Re: [PATCH 3/3] btrfs: Avoid live-lock in search_ioctl() on hardware with sub-page faults
From: Andreas Gruenbacher
Date: Thu Nov 25 2021 - 16:43:11 EST
On Thu, Nov 25, 2021 at 10:02 PM Matthew Wilcox <willy@xxxxxxxxxxxxx> wrote:
> On Thu, Nov 25, 2021 at 08:43:57PM +0000, Catalin Marinas wrote:
> > > I really believe that the fix is to make the read/write probing just
> > > be more aggressive.
> > >
> > > Make the read/write probing require that AT LEAST <n> bytes be
> > > readable/writable at the beginning, where 'n' is 'min(len,ALIGN)', and
> > > ALIGN is whatever size that copy_from/to_user_xyz() might require just
> > > because it might do multi-byte accesses.
> > >
> > > In fact, make ALIGN be perhaps something reasonable like 512 bytes or
> > > whatever, and then you know you can handle the btrfs "copy a whole
> > > structure and reset if that fails" case too.
> >
> > IIUC what you are suggesting, we still need changes to the btrfs loop
> > similar to willy's but that should work fine together with a slightly
> > more aggressive fault_in_writable().
> >
> > A probing of at least sizeof(struct btrfs_ioctl_search_key) should
> > suffice without any loop changes and 512 would cover it but it doesn't
> > look generic enough.

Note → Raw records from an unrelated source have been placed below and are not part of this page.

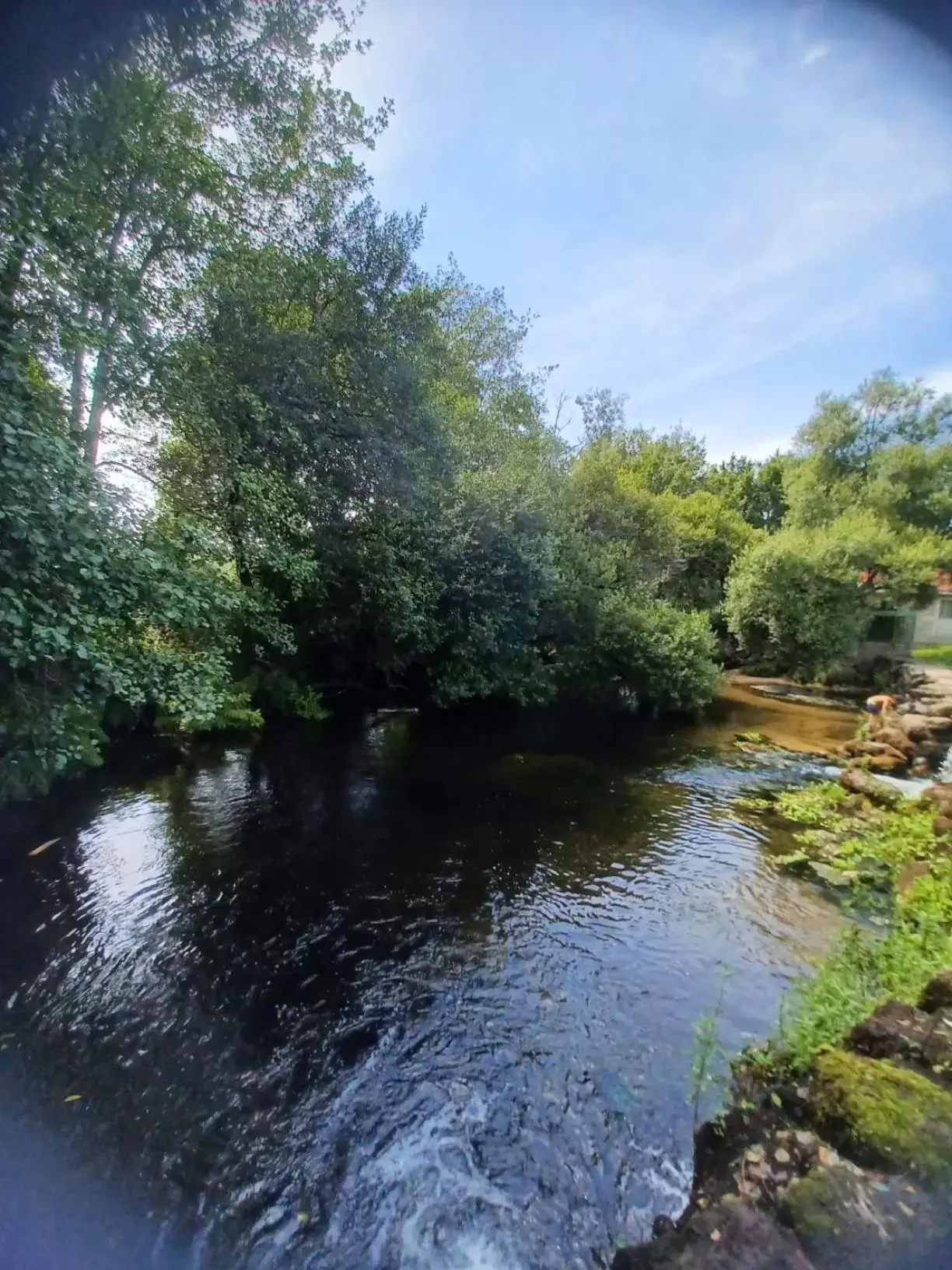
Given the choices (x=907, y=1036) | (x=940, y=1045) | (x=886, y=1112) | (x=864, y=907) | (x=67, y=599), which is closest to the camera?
(x=886, y=1112)

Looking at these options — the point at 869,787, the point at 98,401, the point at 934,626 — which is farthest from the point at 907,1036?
the point at 934,626

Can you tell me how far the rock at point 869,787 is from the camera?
299 inches

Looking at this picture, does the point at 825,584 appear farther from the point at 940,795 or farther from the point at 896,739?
the point at 940,795

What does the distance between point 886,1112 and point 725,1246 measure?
77cm

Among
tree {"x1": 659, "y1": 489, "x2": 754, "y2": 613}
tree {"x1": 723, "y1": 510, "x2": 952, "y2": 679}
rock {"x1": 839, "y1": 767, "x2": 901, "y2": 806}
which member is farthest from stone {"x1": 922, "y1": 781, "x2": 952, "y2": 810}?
tree {"x1": 659, "y1": 489, "x2": 754, "y2": 613}

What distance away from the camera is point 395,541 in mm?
10375

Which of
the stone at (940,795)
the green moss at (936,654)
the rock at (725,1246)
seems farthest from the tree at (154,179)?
the green moss at (936,654)

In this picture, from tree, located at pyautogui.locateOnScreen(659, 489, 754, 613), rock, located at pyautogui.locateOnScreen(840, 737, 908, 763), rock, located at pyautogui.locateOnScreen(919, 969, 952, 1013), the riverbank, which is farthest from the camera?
tree, located at pyautogui.locateOnScreen(659, 489, 754, 613)

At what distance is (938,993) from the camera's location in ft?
9.63

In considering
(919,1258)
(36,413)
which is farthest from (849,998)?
(36,413)

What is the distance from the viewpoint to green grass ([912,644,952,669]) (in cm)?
1694

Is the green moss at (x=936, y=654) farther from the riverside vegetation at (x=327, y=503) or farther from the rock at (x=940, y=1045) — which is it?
the rock at (x=940, y=1045)

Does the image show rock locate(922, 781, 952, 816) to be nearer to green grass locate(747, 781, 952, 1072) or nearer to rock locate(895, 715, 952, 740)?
green grass locate(747, 781, 952, 1072)

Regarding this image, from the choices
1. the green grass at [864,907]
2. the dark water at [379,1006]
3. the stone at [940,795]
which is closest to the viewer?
the dark water at [379,1006]
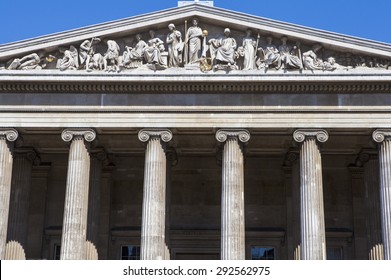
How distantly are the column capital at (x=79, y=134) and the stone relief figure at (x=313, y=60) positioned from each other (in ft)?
34.7

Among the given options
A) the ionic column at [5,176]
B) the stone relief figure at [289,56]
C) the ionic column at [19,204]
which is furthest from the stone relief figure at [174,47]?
the ionic column at [19,204]

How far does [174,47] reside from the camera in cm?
3256

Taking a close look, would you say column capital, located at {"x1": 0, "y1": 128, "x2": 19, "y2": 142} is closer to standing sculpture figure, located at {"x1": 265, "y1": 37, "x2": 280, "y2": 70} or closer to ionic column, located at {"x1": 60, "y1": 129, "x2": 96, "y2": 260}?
ionic column, located at {"x1": 60, "y1": 129, "x2": 96, "y2": 260}

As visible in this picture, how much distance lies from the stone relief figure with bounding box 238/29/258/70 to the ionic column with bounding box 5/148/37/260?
1236cm

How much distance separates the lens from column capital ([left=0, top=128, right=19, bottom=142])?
32.3m

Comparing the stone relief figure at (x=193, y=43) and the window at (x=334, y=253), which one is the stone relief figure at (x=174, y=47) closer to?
the stone relief figure at (x=193, y=43)

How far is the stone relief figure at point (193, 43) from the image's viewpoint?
107 ft

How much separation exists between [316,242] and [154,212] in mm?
7352

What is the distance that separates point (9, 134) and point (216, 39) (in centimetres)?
1085

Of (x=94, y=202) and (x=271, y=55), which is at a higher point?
(x=271, y=55)

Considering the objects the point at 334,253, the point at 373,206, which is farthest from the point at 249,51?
the point at 334,253

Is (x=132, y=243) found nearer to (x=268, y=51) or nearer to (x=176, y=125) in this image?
(x=176, y=125)

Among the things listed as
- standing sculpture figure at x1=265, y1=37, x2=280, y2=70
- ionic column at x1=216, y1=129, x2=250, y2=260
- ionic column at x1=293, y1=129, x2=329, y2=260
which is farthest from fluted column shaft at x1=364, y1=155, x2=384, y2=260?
standing sculpture figure at x1=265, y1=37, x2=280, y2=70

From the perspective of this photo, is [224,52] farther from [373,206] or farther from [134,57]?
[373,206]
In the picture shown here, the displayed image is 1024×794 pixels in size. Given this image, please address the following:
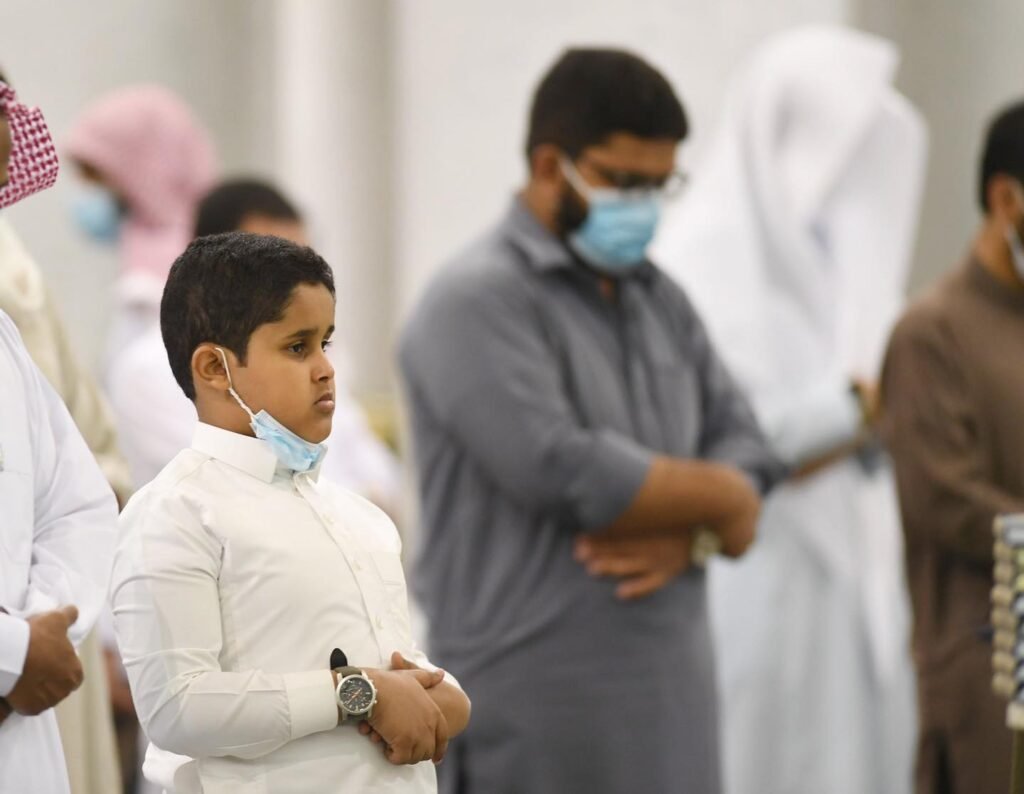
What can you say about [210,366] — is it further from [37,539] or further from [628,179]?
[628,179]

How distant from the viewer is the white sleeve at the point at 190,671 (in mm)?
1400

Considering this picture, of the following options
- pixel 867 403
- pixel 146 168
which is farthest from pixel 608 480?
pixel 146 168

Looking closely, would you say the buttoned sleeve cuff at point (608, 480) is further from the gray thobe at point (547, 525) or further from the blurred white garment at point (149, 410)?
the blurred white garment at point (149, 410)

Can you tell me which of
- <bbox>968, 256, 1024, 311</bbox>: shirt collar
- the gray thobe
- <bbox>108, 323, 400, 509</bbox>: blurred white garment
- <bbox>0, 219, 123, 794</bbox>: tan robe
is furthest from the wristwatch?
<bbox>968, 256, 1024, 311</bbox>: shirt collar

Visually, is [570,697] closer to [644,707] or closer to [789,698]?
[644,707]

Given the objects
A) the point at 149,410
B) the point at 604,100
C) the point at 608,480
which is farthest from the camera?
the point at 149,410

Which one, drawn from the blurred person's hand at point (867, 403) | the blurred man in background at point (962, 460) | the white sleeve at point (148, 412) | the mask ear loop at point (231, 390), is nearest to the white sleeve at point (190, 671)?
the mask ear loop at point (231, 390)

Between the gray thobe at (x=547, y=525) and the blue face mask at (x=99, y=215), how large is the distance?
200cm

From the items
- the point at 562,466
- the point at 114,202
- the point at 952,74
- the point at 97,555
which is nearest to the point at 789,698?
the point at 562,466

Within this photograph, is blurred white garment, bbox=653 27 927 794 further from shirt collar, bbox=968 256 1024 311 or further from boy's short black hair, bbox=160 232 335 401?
boy's short black hair, bbox=160 232 335 401

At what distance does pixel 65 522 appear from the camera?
163cm

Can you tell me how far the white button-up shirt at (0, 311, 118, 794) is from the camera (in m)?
1.55

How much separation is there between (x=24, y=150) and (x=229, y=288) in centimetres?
34

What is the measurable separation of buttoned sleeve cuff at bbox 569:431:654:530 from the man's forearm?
17 millimetres
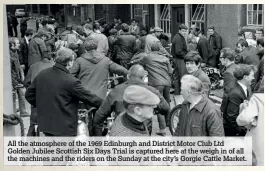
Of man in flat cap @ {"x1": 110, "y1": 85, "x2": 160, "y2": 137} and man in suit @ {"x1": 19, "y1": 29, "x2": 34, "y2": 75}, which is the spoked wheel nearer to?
man in flat cap @ {"x1": 110, "y1": 85, "x2": 160, "y2": 137}

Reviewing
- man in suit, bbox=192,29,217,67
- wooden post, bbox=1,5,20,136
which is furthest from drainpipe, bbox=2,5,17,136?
man in suit, bbox=192,29,217,67

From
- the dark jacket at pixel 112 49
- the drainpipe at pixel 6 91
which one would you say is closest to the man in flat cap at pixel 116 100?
the drainpipe at pixel 6 91

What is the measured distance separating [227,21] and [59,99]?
905 centimetres

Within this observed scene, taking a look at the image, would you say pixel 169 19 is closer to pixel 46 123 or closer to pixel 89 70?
pixel 89 70

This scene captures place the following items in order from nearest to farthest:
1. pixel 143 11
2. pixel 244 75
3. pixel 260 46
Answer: pixel 244 75 → pixel 260 46 → pixel 143 11

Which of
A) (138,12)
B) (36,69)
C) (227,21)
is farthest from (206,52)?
(138,12)

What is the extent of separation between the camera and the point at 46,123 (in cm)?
539

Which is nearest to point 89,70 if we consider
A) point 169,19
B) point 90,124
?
point 90,124

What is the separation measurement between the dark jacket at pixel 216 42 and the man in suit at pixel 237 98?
6785 mm

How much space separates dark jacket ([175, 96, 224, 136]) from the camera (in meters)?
4.70

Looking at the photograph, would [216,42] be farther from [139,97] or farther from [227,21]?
[139,97]

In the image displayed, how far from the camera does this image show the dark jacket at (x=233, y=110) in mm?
5629

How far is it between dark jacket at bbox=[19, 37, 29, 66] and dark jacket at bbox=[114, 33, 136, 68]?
1.97 meters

We could pass a 'probe_prefix' argument to
> > fault_in_exact_writeable() to only probe this and btrfs would just
> > specify the above sizeof().
>
> How about something like this?
>
> +++ b/mm/gup.c
> @@ -1672,6 +1672,13 @@ size_t fault_in_writeable(char __user *uaddr, size_t size)
>
> if (unlikely(size == 0))
> return 0;
> + if (SUBPAGE_PROBE_INTERVAL) {
> + while (uaddr < PAGE_ALIGN((unsigned long)uaddr)) {
> + if (unlikely(__put_user(0, uaddr) != 0))
> + goto out;
> + uaddr += SUBPAGE_PROBE_INTERVAL;
> + }
> + }
> if (!PAGE_ALIGNED(uaddr)) {
> if (unlikely(__put_user(0, uaddr) != 0))
> return size;
>
> ARM then defines SUBPAGE_PROBE_INTERVAL to be 16 and the rest of us
> leave it as 0. That way we probe all the way to the end of the current
> page and the start of the next page.
>
> Oh, that needs to be checked to not exceed size as well ... anyway,
> you get the idea.
Note that we don't need this additional probing when accessing the
buffer with byte granularity. That's probably the common case.
Andreas